TSX sees biggest gain since mid-February

Canada's main stock index surged on Tuesday, propped up by burgeoning oil prices and signs that China is moving to kick-start its slowing economy.

In Toronto, the S&P/TSX composite index rallied 211.35 points, or 1.56 per cent, to end the day at 13,775.19, led by gains in energy and mining companies. The last time the TSX recorded a higher one-day gain was on Feb. 17 when it added 312.18 points.

Nearly all sectors were in the black, with materials, gold and metals and mining leading the way. Health-care stocks were the lone decliner, pressured by losses in shares in Valeant Pharmaceuticals, which fell by 63 cents or 1.72 per cent to $35.93. The company's stock price has plunged since August from its historic high of nearly $350 per share amid a number of investigations into its business practices.

Positive sentiment in North American markets was also supported by news that the government in Beijing has approved initiatives aimed at encouraging exports, including an increase in bank loans, greater tax rebates and extra support for export credits.
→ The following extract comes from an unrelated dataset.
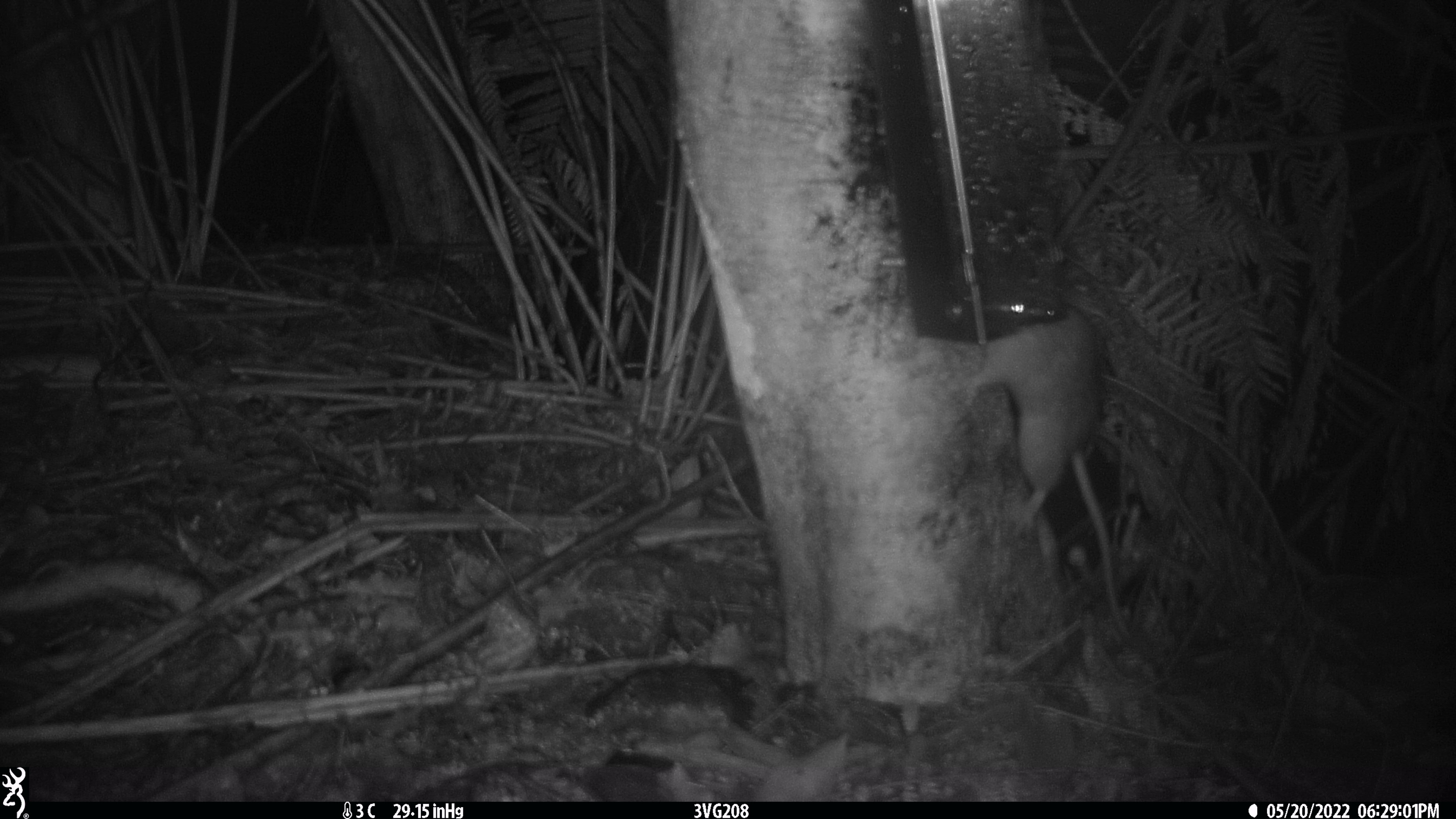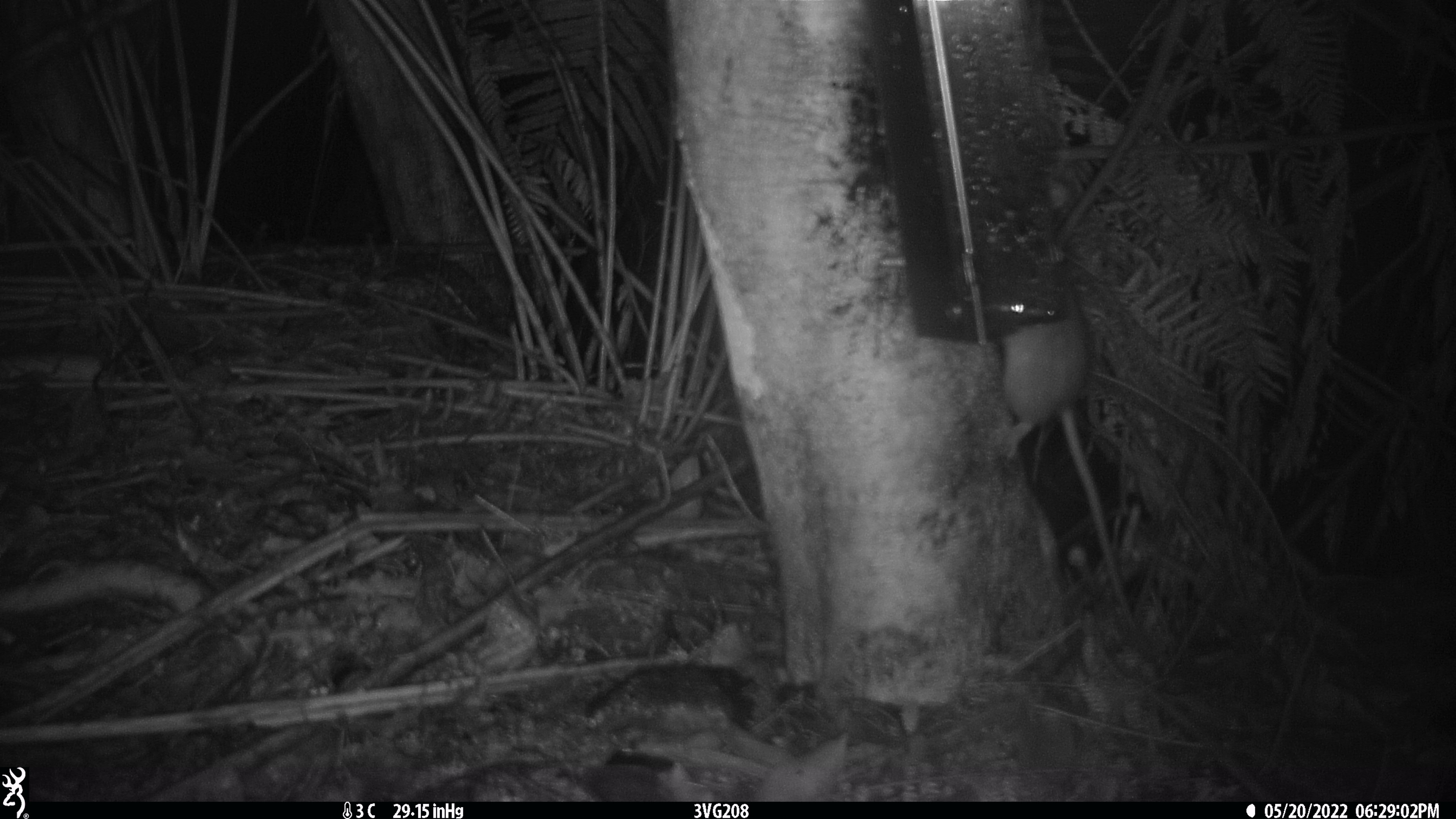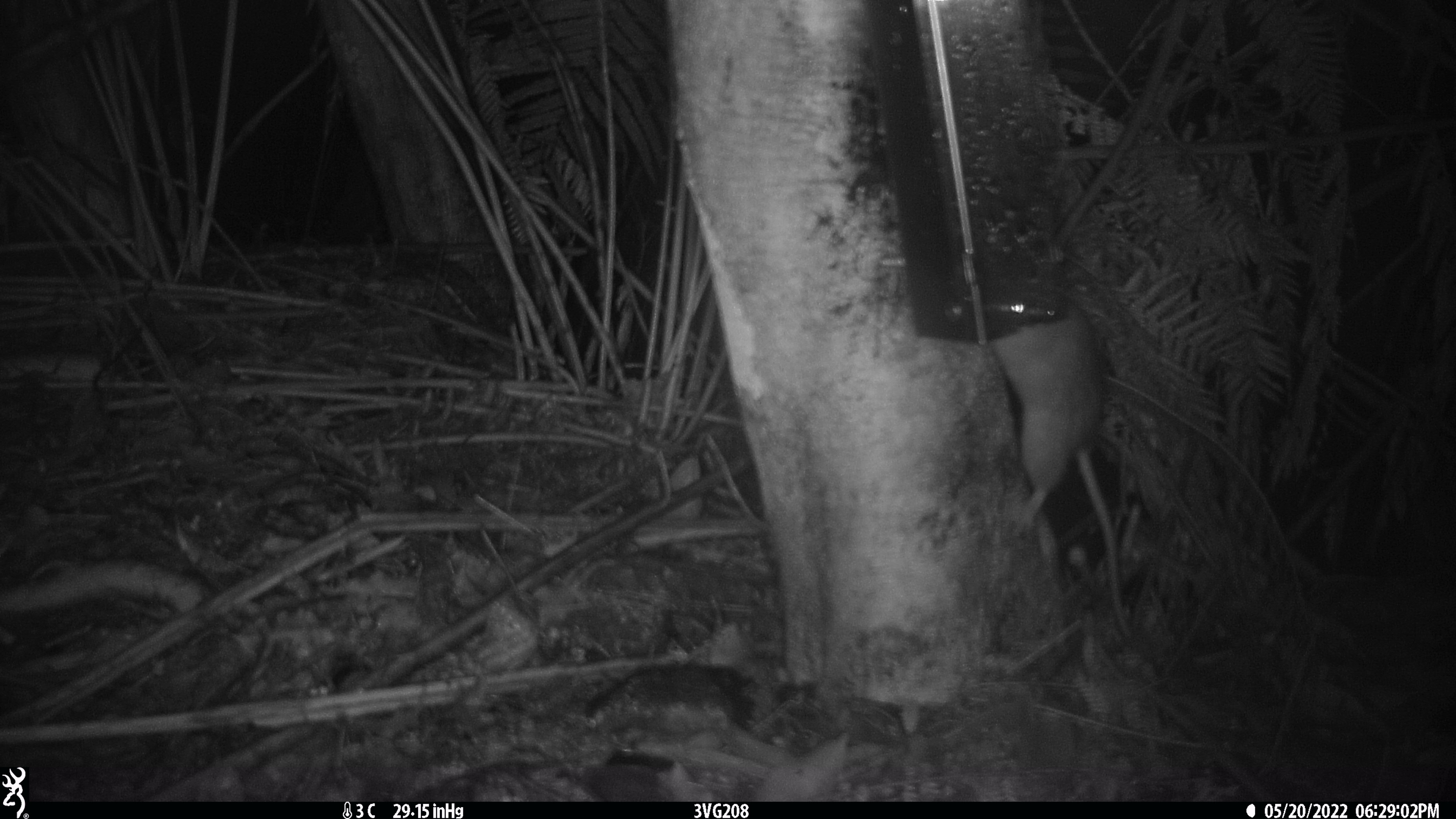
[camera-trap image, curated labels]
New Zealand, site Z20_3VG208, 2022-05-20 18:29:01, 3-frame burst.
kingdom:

Growth in the Chinese economy, the world's second largest, has slowed in recent months.

The news from China helped support oil prices, with the June contract for benchmark North American crude rising $1.22 US to $44.66 a barrel.

There has also been concern over the curtailment of more than one million barrels a day of oilsands production as a result of the rampaging wildfire in the Fort McMurray, Alta., area.

Excessive oil inventories

Four of the five oilsands mining operations in the region have been shut down due to the fire, although Shell Canada said Tuesday it was resuming some production.

But despite that dent in oilsands crude, John Stephenson, president and chief executive of Stephenson & Co. Capital Management, said there remains a global supply glut that is still putting downward pressure on prices.

"Nothing has changed, we still have excessive inventories," Stephenson said.

He said oil prices, and the loonie, which often trades in tandem, will remain unsteady until the other Canadian firms announce their restarts. Meanwhile, the commodity-sensitive Canadian dollar rebounded Tuesday from recent losses, up 0.28 of a U.S. cent to 77.42 cents US.

New York sharply higher

Elsewhere in commodities, the June contract for natural gas was up six cents at $2.16 per mmBtu, while June gold fell $1.80 to $1,264.80 a troy ounce and July copper eased off a penny to $2.09 a pound.

New York markets were also sharply higher, with the Dow Jones industrial average surging 222.44 points or 1.26 per cent to 17,928.35.

The broader S&P 500 rose 25.70 points to 2,084.39 and the Nasdaq added 59.67 points to 4,809.88.